陶淵明這座高峰,以自然為魂魄

陶淵明這座高峰,以自然為魂魄

  引導語:歷來絕大多數中國文人,對此岸理想和彼岸理想都不認真,陶淵明對他們而言,只是失意之後的一種臨時精神填補。我們一起了解陶淵明以自然為魂魄是如何的?

  安靜,是一種哲學。在陶淵明看來,魏晉名士的獨立如果達不到安靜,也就無法長時間保持,要麼悽悽然當眾而死,要麼惶惶然重返仕途。中國歷史上出現過大量立誓找回自我並確實做出了奮鬥的人物,但他們沒有為找回來的自我安排合適的去處,因此,找回不久又走失了,或者被綁架了。陶淵明說,這個合適的去處只有一個,那就是安靜......

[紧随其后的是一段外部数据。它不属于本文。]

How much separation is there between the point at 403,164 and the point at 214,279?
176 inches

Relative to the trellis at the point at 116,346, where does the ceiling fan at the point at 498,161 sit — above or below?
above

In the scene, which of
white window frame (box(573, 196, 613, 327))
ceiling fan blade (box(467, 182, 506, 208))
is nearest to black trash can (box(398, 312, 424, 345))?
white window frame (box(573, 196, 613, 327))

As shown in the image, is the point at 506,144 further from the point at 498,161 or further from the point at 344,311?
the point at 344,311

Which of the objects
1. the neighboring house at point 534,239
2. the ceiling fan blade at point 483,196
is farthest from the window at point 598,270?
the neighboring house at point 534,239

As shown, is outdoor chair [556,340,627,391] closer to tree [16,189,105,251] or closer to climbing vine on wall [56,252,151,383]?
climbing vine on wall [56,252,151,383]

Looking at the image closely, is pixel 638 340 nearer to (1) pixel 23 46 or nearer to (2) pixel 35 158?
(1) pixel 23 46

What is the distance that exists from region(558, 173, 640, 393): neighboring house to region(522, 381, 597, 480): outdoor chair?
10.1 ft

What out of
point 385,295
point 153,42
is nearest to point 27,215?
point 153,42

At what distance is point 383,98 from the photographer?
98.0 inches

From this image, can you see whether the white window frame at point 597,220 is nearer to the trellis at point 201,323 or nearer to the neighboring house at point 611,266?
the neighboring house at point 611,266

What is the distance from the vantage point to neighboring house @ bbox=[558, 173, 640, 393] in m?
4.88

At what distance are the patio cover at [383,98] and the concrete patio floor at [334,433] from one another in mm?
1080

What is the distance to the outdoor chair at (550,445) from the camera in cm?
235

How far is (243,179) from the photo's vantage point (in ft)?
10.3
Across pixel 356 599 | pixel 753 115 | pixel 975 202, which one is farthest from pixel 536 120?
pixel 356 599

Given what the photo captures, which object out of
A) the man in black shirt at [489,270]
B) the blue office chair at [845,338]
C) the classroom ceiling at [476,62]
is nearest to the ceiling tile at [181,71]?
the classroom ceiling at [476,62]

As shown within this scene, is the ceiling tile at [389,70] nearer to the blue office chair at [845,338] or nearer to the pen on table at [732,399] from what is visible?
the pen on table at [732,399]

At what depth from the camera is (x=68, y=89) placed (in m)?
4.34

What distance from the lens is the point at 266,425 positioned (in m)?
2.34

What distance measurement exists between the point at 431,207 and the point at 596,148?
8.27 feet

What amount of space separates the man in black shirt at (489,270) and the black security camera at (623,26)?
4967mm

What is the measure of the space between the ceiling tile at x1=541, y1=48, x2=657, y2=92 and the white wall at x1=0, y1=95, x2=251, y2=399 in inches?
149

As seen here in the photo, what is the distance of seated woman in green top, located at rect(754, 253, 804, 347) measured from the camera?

  歷來絕大多數中國文人,對此岸理想和彼岸理想都不認真,陶淵明對他們而言,只是失意之後的一種臨時精神填補。一有機會,他們又會雙目炯炯地遠眺三國群雄式的鐵血謀略,然後再一次次躍上馬背。過一些年頭,他們中一些敗落者又會踉踉蹌蹌地回來,順便向路人吟幾句“歸去來兮”。

  —— 餘秋雨《田園何處》

  看到這一篇的時候,讓我想起之前寫過的那篇關於“偽裝君子”的文章。歷史是一湍洪流,從先秦到當下,太多名士都曾感嘆過對歸隱的嚮往,但真正歸隱者極少。正如上文所說,他們所謂的歸隱,只是失意時一種臨時的精神藥劑,身隱而心不隱,雖說也會每天釣釣魚、種種菜,但眼睛時刻盯著外面,伺機再動。這頂多算作“偽遁”。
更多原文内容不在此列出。